講座レポート



パート2・第3回



中国の環境問題最新事情



2006年11月14日


原 剛氏 【早稲田大学大学院 教授】


毎年1月下旬になると、中国から飛んで来る黄砂に、九州北部を中心にした各地が悩まされます。「昔蒙古、今黄砂」という言葉もあるほど被害は深刻で、黄砂とともに稲の害虫ウンカが飛んで来たり、酸性雨を運んで来ることも十数年前から環境庁の観測でわかっています。こうした例が示している通り、中国の環境問題は日本の安全保障の問題である、という観点から私は研究を進めています。

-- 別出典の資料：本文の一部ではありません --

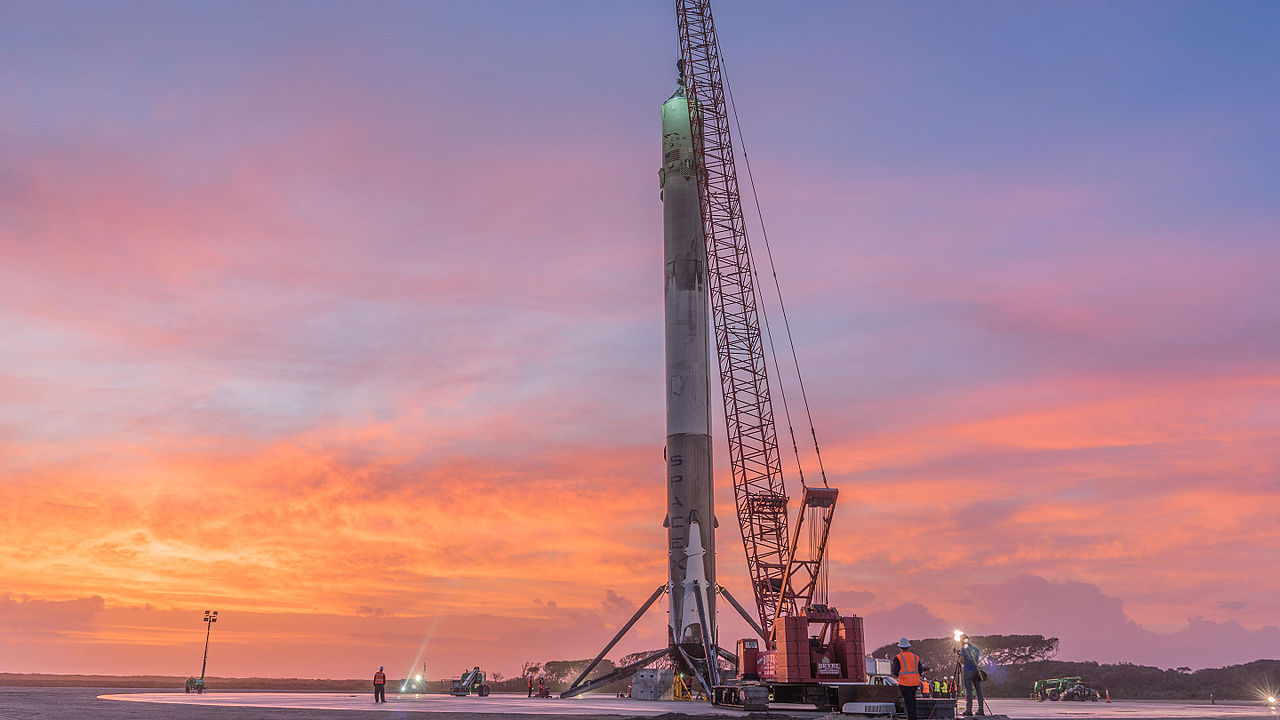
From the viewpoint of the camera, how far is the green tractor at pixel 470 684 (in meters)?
61.4

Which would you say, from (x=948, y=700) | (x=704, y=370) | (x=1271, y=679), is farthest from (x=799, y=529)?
(x=1271, y=679)

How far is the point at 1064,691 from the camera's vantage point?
71.4 meters

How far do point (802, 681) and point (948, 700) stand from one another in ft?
26.4

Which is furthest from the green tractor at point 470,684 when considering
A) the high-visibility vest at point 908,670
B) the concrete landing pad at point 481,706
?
the high-visibility vest at point 908,670

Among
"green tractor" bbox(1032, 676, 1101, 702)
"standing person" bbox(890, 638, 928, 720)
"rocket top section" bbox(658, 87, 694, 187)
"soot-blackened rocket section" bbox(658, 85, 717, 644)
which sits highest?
"rocket top section" bbox(658, 87, 694, 187)

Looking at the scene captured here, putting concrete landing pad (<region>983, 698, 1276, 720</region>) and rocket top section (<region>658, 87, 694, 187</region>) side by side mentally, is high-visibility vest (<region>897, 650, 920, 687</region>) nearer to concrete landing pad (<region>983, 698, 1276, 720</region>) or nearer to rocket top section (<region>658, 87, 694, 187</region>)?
concrete landing pad (<region>983, 698, 1276, 720</region>)

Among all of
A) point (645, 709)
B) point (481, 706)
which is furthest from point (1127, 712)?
point (481, 706)

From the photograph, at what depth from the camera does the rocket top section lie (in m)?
65.6

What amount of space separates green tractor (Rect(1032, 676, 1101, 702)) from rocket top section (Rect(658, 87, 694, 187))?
4343 centimetres

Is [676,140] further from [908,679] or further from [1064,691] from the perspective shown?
[1064,691]

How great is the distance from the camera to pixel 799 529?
4916cm

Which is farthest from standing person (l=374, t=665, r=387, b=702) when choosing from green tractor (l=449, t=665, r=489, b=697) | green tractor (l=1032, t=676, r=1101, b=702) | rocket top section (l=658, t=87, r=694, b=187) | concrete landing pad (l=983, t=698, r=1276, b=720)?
green tractor (l=1032, t=676, r=1101, b=702)

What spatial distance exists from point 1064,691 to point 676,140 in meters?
49.4

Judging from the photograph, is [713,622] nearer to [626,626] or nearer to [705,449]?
[626,626]
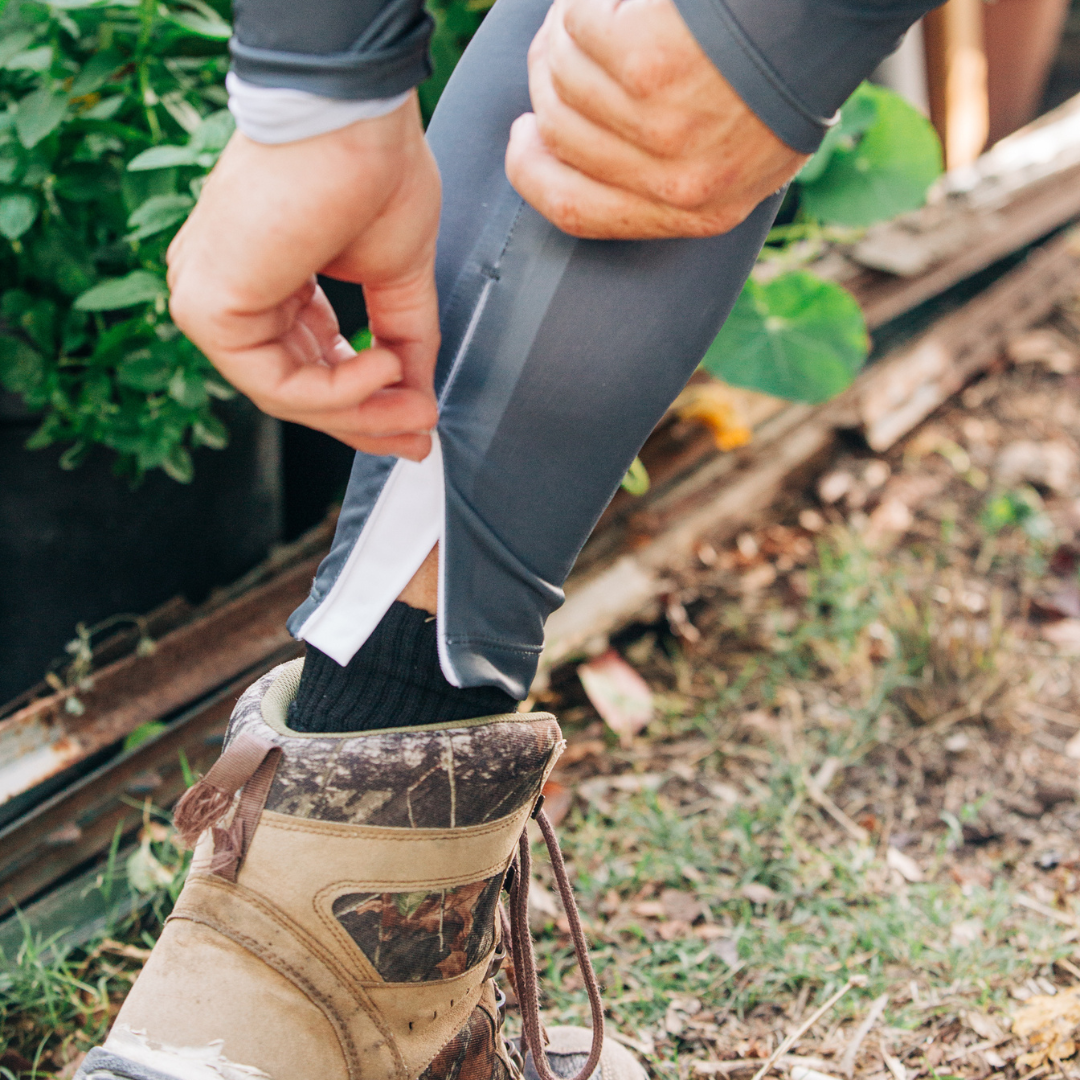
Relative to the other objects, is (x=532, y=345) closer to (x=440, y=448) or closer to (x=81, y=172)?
(x=440, y=448)

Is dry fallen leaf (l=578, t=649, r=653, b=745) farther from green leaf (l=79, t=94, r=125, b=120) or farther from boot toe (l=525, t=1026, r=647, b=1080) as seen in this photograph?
green leaf (l=79, t=94, r=125, b=120)

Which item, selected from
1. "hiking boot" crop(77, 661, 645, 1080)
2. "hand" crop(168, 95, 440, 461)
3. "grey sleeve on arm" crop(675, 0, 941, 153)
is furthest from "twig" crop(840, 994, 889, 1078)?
"grey sleeve on arm" crop(675, 0, 941, 153)

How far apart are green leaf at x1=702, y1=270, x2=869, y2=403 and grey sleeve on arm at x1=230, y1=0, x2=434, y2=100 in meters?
1.12

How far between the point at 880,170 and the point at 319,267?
136 cm

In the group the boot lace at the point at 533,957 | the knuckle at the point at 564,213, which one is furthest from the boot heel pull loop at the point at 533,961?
the knuckle at the point at 564,213

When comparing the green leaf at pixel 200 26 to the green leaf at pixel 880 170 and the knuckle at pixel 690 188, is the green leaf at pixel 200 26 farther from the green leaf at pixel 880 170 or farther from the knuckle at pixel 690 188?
the green leaf at pixel 880 170

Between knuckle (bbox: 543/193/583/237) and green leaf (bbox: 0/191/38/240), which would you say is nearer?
knuckle (bbox: 543/193/583/237)

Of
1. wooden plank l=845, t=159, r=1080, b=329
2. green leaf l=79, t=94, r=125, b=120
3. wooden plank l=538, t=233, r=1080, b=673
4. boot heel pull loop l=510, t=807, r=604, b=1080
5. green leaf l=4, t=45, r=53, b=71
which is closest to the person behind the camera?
boot heel pull loop l=510, t=807, r=604, b=1080

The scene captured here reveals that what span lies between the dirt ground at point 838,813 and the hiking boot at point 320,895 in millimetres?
401

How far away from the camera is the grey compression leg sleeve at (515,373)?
688 millimetres

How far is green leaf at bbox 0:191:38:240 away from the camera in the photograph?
41.8 inches

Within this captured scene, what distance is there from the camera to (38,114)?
1043 mm

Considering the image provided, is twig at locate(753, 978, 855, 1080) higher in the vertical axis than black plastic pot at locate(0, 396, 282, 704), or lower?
lower

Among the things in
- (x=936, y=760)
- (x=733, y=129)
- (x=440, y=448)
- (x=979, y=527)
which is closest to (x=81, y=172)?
(x=440, y=448)
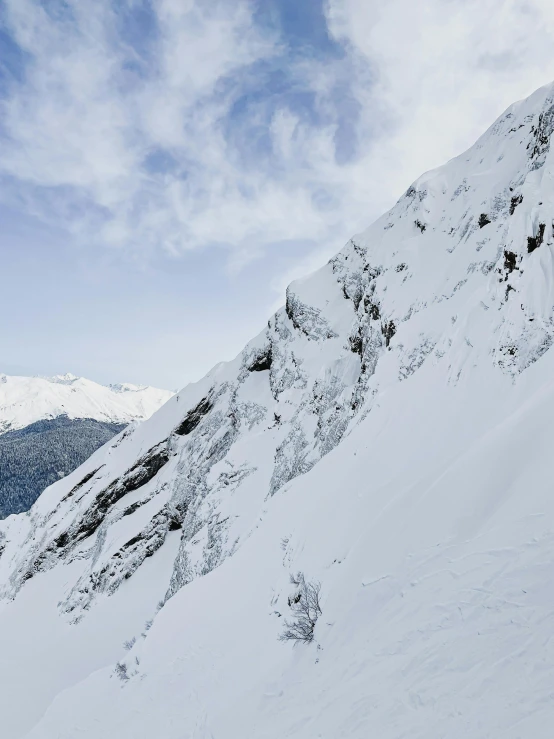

中国社会の特徴を一言で言うならば、「大いなる矛盾」。つまりプラス面とマイナス面、可能性と危険性が様々な局面で表裏一体となって現れることです。一例を挙げると、遼寧省を流れる遼河の河口は様々な廃水による汚染などから、その水はまるでお汁粉のような状態になり、富栄養化しエチゼンクラゲ大量発生の一因になっているとみられている場所です。一方で、その河口域には世界一広いアシの湿原があります。そこはパルプの原料供給地であり、魚やカニの養殖地であり、渡り鳥のための保護区であるという多次元的エコロジカル・ファームを形成しています。日本を飛び立った渡り鳥は、ここを中継地として北方などへ向かうので、このような中国の保護区なくしては日本の渡り鳥は存在し得ないという側面も持っているのです。

そんな中国が一昨年の全国人民代表者会議で、中国社会最大の問題として農業問題を取上げました。(1)農業用地から工業用地・道路用地などへの転用の急増 (2)農村のインフラ不備 (3)農村での教育不足…これらをまとめて三農問題と呼んでいますが、私は「環境と農業の問題」を加えて『四農問題』とすべきだと考えています。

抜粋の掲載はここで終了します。